+++ TESTO DI ESERCITAZIONE +++

Non sarà facile trovare un’intesa perché la presidenza della Commissione fa parte di una rosa con diversi petali: va trovato l’accordo su chi guiderà la sezione “’esteri” della Ue a cavallo tra Consiglio e Commissione (l’alto rappresentante per la politica estera e di sicurezza è attualmente il socialista Josep Borrell), sul nuovo presidente del Consiglio Europeo (attualmente è il liberale Charles Michel), la presidenza dell’Europarlamento (attualmente retta dalla popolare Roberta Metsola nella seconda parte del mandato dopo David Sassoli che era del gruppo socialista). Per quanto la presidenza dell’Europarlamento sia considerata generalmente parte di questa rosa, il suo peso – almeno finora – non eguaglia il peso delle altre cariche istituzionali e certamente di Commissione e Consiglio.
Si comprende così l’intrecciarsi di interessi diversi da cui originano i compromessi sulle cariche Ue, interessi che sono di stato, di partito (famiglie politiche europee), di dimensione dei paesi in gioco, di schieramento geo-politico (est-ovest, sud-nord). In tale contesto per quanto riguarda l’Italia guidata dal governo di destra-centro potrebbe darsi il caso di un sì in sede di Consiglio alla candidatura von der Leyen e di una spaccatura dei tre partiti di governo all’Europarlamento: Forza Italia sosterrebbe ovviamente la presidente della Commissione, non la sosterrebbe la Lega, presumibilmente al contrario di Fratelli d’Italia. Almeno questo è uno scenario possibile. Salvo che dalle urne escano davvero sorprese di cui ora non si vedono i segni.

+++

__ATTIVITÀ DA SVOLGERE__:
• a. Trascriva dal brano sulle cariche Ue il tratto che va da "Si comprende così" fino a "vedono i segni.".
• b. Indichi se ciascuna delle seguenti affermazioni è conforme al brano sulle cariche Ue, rispondendo sì o no e citando alla lettera le parole del brano che lo stabiliscono: (i) l'alto rappresentante per la politica estera e di sicurezza è attualmente Josep Borrell; (ii) il peso della presidenza dell'Europarlamento eguaglia quello delle altre cariche istituzionali; (iii) nello scenario descritto, la Lega sosterrebbe la presidente della Commissione.

+++ DATI ESTRATTI +++

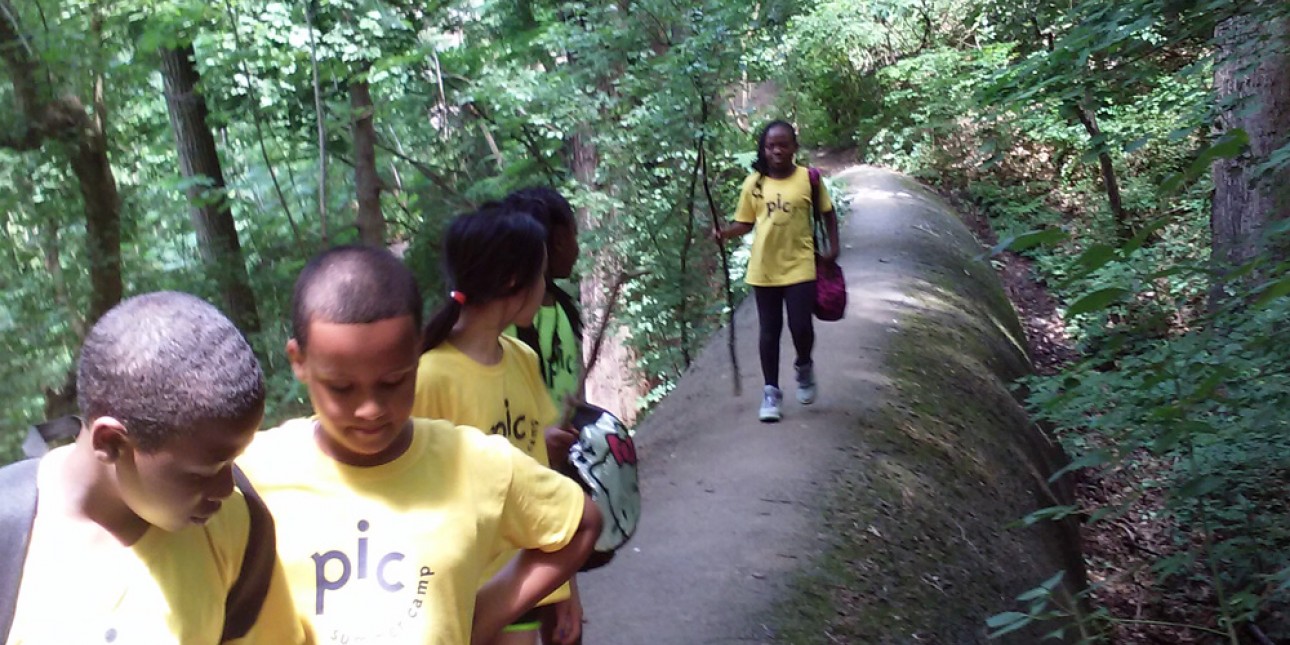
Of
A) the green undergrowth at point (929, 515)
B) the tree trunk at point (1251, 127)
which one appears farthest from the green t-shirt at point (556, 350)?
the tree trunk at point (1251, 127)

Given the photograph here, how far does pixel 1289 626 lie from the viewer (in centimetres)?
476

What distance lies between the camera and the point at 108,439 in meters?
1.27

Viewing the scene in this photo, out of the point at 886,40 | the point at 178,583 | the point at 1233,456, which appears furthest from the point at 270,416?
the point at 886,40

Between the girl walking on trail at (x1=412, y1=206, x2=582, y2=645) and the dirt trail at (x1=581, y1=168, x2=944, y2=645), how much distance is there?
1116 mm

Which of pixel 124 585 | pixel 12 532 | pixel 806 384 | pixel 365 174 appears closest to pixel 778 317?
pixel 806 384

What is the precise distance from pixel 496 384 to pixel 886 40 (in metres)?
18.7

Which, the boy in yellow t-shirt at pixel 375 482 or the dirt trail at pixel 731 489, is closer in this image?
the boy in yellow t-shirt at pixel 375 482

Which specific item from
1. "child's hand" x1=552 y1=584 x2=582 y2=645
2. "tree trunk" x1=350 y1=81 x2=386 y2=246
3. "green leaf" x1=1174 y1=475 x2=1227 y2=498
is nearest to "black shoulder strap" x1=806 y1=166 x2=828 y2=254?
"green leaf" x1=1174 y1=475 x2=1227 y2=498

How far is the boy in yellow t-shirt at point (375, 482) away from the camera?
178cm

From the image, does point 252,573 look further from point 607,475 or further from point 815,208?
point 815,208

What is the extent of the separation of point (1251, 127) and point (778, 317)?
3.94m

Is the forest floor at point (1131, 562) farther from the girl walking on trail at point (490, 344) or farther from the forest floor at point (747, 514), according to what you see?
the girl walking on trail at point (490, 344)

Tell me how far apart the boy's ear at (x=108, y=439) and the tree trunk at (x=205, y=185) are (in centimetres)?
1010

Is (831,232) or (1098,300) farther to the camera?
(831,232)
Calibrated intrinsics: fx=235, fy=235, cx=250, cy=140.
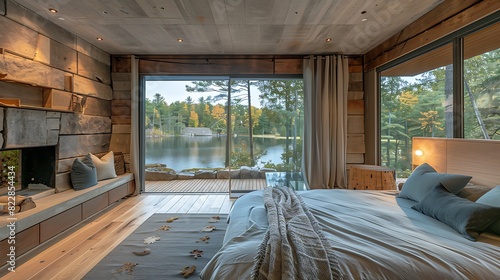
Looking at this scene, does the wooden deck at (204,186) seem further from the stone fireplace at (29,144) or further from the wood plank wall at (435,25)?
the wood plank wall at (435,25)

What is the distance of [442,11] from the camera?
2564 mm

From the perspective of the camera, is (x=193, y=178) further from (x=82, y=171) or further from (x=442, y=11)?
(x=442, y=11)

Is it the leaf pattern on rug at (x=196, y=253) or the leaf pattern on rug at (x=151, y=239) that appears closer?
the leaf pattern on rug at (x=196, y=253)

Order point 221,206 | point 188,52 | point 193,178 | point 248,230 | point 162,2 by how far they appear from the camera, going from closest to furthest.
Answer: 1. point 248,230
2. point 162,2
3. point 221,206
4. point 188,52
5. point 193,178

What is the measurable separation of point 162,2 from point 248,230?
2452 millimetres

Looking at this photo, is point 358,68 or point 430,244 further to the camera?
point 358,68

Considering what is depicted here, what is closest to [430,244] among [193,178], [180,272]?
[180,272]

+++

__RISPOSTE PER NUMERO__:
• a.
Si comprende così l’intrecciarsi di interessi diversi da cui originano i compromessi sulle cariche Ue, interessi che sono di stato, di partito (famiglie politiche europee), di dimensione dei paesi in gioco, di schieramento geo-politico (est-ovest, sud-nord). In tale contesto per quanto riguarda l’Italia guidata dal governo di destra-centro potrebbe darsi il caso di un sì in sede di Consiglio alla candidatura von der Leyen e di una spaccatura dei tre partiti di governo all’Europarlamento: Forza Italia sosterrebbe ovviamente la presidente della Commissione, non la sosterrebbe la Lega, presumibilmente al contrario di Fratelli d’Italia. Almeno questo è uno scenario possibile. Salvo che dalle urne escano davvero sorprese di cui ora non si vedono i segni.

• b.
(i) Sì: «l’alto rappresentante per la politica estera e di sicurezza è attualmente il socialista Josep Borrell».
(ii) No: «il suo peso – almeno finora – non eguaglia il peso delle altre cariche istituzionali».
(iii) No: «non la sosterrebbe la Lega».